Orateur
Description
The Deep Underground Neutrino Experiment (DUNE) is a long-baseline project that will study an accelerator-made neutrino beam produced at Fermilab. DUNE will consist of two detectors placed in the path of the neutrino beam, one near the source and one at the Stanford Underground Research Facility, at a distance of 1300km and protected by a 1500m rock overburden. Fundamental features of neutrino oscillation physics, such as leptonic CP violation and the mass hierarchy, as well as supernovae and proton decay physics, will be studied with high precision during more than 10 years of data taking, starting in 2026. The far detector technology consists of four 60m x 12m x 12m liquid argon time projection chambers (LArTPC).

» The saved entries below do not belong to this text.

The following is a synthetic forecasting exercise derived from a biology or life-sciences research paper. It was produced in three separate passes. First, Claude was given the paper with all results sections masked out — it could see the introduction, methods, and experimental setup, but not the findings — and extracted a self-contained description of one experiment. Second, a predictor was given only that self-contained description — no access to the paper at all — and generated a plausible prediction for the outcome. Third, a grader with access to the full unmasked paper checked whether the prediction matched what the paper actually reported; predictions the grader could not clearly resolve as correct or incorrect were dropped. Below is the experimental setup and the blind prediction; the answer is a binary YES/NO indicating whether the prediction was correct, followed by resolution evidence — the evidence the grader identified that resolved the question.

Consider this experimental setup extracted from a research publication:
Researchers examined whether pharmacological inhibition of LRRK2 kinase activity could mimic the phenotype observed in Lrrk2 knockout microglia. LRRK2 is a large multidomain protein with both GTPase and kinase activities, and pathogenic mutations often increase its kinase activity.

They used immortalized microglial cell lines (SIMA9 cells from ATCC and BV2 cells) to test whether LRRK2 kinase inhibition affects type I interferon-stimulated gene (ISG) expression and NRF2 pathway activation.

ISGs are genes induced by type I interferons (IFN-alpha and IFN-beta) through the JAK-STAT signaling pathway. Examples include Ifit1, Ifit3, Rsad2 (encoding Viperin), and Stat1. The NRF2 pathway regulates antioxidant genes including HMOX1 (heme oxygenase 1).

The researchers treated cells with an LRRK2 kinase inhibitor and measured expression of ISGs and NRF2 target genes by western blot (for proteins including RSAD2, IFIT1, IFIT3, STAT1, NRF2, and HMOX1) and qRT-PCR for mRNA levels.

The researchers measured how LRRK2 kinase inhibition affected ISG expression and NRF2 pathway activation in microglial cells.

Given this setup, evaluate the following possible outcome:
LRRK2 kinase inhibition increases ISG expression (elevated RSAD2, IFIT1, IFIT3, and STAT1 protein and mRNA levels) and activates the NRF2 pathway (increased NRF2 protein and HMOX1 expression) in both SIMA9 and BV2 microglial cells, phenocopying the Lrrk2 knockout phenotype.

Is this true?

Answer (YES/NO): NO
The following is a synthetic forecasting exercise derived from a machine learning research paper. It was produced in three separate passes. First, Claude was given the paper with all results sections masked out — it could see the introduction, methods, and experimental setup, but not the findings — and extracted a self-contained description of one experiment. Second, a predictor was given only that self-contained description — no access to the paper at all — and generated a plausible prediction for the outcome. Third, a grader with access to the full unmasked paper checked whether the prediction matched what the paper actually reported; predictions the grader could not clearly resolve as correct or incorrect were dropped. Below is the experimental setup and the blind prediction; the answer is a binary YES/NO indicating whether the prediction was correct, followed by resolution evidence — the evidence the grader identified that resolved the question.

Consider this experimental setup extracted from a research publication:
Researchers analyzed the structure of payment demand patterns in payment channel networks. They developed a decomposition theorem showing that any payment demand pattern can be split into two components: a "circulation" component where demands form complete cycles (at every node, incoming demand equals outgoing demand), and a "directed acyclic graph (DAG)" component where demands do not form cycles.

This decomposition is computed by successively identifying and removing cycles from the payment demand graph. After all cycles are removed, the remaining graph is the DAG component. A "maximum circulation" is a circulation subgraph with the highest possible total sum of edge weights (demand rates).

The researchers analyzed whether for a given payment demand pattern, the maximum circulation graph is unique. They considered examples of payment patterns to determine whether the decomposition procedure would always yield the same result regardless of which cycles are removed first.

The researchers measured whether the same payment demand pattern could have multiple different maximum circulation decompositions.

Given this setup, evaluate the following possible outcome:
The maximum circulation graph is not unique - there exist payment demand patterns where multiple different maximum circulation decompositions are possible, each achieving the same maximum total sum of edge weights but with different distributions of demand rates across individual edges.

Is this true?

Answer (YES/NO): YES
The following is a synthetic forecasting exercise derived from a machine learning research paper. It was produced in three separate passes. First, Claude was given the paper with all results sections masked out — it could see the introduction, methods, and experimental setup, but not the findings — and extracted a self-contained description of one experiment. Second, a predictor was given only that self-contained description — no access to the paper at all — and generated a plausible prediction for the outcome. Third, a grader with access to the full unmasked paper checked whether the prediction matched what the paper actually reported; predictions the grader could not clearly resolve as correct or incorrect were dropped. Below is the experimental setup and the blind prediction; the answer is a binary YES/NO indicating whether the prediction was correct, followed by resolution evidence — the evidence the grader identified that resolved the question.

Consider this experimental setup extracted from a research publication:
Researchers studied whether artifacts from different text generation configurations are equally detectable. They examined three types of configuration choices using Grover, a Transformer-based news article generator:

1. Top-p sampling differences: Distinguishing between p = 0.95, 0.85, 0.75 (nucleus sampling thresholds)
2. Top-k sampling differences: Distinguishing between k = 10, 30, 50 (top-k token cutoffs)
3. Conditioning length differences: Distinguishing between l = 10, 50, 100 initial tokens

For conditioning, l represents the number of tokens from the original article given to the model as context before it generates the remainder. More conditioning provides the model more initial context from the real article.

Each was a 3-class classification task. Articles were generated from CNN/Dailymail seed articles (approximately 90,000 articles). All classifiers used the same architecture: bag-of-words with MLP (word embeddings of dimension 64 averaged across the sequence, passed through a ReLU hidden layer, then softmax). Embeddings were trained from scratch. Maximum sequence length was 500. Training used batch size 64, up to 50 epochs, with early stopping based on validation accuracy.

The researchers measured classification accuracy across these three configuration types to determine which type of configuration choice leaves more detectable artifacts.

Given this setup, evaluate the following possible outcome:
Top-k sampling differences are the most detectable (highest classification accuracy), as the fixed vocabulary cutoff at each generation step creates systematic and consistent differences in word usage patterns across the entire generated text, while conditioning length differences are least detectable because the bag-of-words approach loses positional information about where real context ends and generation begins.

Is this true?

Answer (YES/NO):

Each module contains 10kt of fiducial mass and will be able to reconstruct the 3-dimensional trajectories of charged particles passing through argon. Two designs are currently proposed for the far detector modules: one with only liquid argon (Single-Phase), the other containing a small volume of gaseous argon at the top of the active volume (Dual-Phase). The latter includes an electron multiplier device designed to increase the ionization signal before its collection. Both designs are currently being tested with 6m x 6m x 6m active volume prototypes at CERN. My PhD is centered on the Dual-Phase technology and in particular the development of signal and trajectory reconstruction algorithms created or adapted for its unique features.